I'm copying over a comment regarding your run of Shasta. Please let us know if we can help anyway:

There is no coverage issue as Shasta is seeing 76 Gb of coverage and this genome is a bit above 1 Gb, so we are around 70x coverage. I suggest that they run Quast to obtain an estimate of sequence quality over the entire genome. And they should do a comparison of pre-polished quality, otherwise, it is impossible to tell if the accuracy issue is due to the assembly or the polishing.
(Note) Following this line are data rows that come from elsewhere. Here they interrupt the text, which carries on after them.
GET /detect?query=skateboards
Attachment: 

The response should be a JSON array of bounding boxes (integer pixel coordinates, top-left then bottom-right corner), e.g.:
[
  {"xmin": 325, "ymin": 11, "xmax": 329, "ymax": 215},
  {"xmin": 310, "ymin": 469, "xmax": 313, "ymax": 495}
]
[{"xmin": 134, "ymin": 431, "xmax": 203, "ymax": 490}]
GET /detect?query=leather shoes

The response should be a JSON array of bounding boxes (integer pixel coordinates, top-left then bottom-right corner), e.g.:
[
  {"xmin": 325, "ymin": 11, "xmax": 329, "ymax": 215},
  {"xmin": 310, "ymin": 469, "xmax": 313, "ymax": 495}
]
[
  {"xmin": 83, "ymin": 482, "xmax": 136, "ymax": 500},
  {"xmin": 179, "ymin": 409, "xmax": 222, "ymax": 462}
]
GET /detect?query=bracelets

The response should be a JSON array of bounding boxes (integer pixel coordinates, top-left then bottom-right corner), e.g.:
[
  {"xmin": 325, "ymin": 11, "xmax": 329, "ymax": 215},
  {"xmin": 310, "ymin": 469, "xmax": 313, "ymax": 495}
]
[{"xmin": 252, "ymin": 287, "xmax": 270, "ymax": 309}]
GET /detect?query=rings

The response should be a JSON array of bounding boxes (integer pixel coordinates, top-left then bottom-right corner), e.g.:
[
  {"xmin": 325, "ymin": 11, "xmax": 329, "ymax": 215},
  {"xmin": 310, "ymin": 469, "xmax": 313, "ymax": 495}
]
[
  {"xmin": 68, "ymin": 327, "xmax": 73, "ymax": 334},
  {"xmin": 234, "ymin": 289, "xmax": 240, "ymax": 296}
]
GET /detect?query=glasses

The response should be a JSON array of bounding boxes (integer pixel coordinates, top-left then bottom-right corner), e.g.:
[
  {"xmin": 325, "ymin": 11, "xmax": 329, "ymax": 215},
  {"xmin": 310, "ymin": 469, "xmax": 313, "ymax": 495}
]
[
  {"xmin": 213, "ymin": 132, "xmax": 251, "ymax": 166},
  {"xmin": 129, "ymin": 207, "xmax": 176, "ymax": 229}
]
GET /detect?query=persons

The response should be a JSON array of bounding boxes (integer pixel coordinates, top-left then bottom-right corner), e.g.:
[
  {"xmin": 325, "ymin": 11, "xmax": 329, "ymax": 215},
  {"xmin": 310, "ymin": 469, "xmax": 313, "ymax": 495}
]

The pre-polished analysis should not use Busco as we know that pre-polished accuracy, for all assemblers, is generally not sufficient to make the Busco analysis meaningful.

I'd greatly appreciate if you can polish the wtdbg2 assembly with MP+HELEN and give us the results, that'd clarify if there's anything wrong with the polishing pipeline.

Hi,kishwarshafin
I had just finished the polish job of wtdbg2 resulsts with MP+HELEN. The Busco result of polish assembly file is in progress . I will show you the values as it done. Please give me some time.
Best,
Luo

Hi, kishwarshafin
The polished wtdbg2 with MP+Helen as follow:
MP: C:63.8%[S:63.3%,D:0.5%],F:12.9%,M:23.3%,n:4915
helen: C:71.4%[S:70.6%,D:0.8%],F:12.1%,M:16.5%,n:4915

@lstxmu ,

This is very surprising. BUSCO analysis, in this case, seems to be very specific. I'm not exactly sure if it truly represents the sequence quality though. I'd suggest running Quast to get a better idea of what exactly the sequence qualities look like.

Hi, kishwarshafin
Thanks for your adivce.
I'll run Quast to compare these assembly file. This progress would take a few days, I would share the results to you once it is done.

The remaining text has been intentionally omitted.